Pithom (Hebrew: ) also called Per-Atum or Heroöpolis or Heroonopolis (Greek: or ) was an ancient city of Egypt. Multiple references in ancient Greek, Roman, and Hebrew Bible sources exist for this city, but its exact location remains somewhat uncertain. A number of scholars identified it as the later archaeological site of Tell El Maskhuta. Others identified it as the earlier archaeological site of Tell El Retabeh.
This name comes from Hebrew Pithom which was taken from the Late Egyptian name *Pi-?At?m (< *Par-?At?ma) 'House of Atum'. Atum, a solar deity, was one of the major gods of ancient Egypt, and a sun-god of Heliopolis.
Pithom is one of the cities which, according to Exodus 1:11, was built for the Pharaoh of the oppression by the forced labor of the Israelites. The other city was Ramses; and the Septuagint adds a third, "On, which is Heliopolis." These cities are called by a Hebrew term rendered in the Authorized Version "treasure cities" and in the Revised Version "store cities." The Septuagint renders it "strong [or "fortified"] cities." The same term is used of certain cities of King Solomon in I Kings 9:19 (comp. also II Chronicles 16:4).
Heroöpolis was a large city east of the Nile Delta, situated near the mouth of the Royal Canal which connected the Nile with the Red Sea. Although not immediately upon the coast, but nearly due north of the Bitter Lakes, Heroöpolis was of sufficient importance, as a trading station, to confer its name upon the arm of the Red Sea which runs up the Egyptian mainland as far as Arsinoë (near modern Suez) -- the modern Gulf of Suez. It was the capital of the 8th nome of Lower Egypt.
Early on, the location of Pithom--just like the locations of other similar sites, such as Tanis--had been the subject of much conjecture and debate.
The 10th century Jewish scholar, Saadia Gaon, identified the place in his Judeo-Arabic translation of the Pentateuch as Faiyum, 100 kilometres (62 miles) southwest of Cairo.
Édouard Naville and Flinders Petrie were looking for Pithom along the Wadi Tumilat, an arable strip of land serving as the ancient transit route between Egypt and Canaan across the Sinai--the biblical 'Way of Shur'. In the spring of 1883, Naville believed he had identified Pithom as the archaeological site Tell El Maskhuta.
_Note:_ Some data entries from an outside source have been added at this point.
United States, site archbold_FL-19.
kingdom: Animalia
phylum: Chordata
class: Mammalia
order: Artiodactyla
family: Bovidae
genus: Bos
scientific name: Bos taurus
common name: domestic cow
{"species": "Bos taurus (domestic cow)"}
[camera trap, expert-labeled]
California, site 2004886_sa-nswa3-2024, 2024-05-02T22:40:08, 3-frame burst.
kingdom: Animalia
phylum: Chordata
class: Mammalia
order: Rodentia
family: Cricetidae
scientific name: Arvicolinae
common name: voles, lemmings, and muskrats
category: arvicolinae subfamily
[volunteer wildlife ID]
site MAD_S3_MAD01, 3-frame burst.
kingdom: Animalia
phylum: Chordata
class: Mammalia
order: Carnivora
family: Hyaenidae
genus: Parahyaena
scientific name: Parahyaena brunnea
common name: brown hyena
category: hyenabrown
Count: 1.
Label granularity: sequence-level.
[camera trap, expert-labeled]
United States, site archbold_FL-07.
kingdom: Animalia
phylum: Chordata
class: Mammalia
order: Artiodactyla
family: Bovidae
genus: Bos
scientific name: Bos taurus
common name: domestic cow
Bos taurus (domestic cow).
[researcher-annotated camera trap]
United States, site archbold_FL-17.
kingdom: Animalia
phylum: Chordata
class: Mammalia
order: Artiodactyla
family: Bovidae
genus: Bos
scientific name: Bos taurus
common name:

The site of Pithom, as identified by Naville, is at the eastern edge of Wadi Tumilat, south-west of Ismaïlia. Petrie agreed with this identification. John Holladay, a more recent investigator of the site, also supports this opinion.
Eight miles west from Tell El Maskhuta is the site of Tell El Retabeh. This is approximately the midpoint of Wadi Tumilat.
Here was found a group of granite statues representing Ramesses II, two inscriptions naming Pr-Itm (Temple of Atum), storehouses and bricks made without straw. So archeologists (wrongly) concluded that this was the site of Pi-Ramesses. The excavations carried on by Naville for the Egypt Exploration Fund uncovered a city wall, a ruined temple, and the remains of a series of brick buildings with very thick walls and consisting of rectangular chambers of various sizes, opening only at the top and without any entrances to one another.
Some scholars, such as Manfred Bietak and Kenneth Kitchen, have argued that this was the ancient Pithom. This opinion goes back to the 19th century, when Alan Gardiner first identified Pithom with the site of Tell El Retaba, and this was later accepted by William F. Albright, and Kenneth Kitchen. Yet archeological excavations seem to show that Tell El Retaba had been unoccupied during the period when we find monuments relating to a town called Pithom.
More recent analyses have demonstrated that the designation for the temple of Atum, pr-itm, can be found in inscriptions at both sites--both at Tell El Retaba and at Tell El Maskhuta. This seems to demonstrate that the name 'Pithom' was used originally for the earlier site, Tell El Retaba, before it was abandoned. And when the newer city of Tel El Maskhuta was built, the same name was applied to it as well - as the temple of Atum was moved to El Maskhuta. Thus, in effect, 'Pithom' was moved to a new location, which phenomenon is attested with some other cities as well, such as Migdol.
Modern excavations at Tel El Maskhuta were carried out by the University of Toronto 'Wadi Tumilat Project' under the direction of John Holladay. They worked over five seasons between 1978 and 1985. These excavations have shown that the history of Tel El Maskhuta is quite complex. There was a Middle Bronze IIB settlement there (18th-17th centuries BC), associated with the Hyksos, followed by a long break until the late 7th century BC, when there was rebuilding.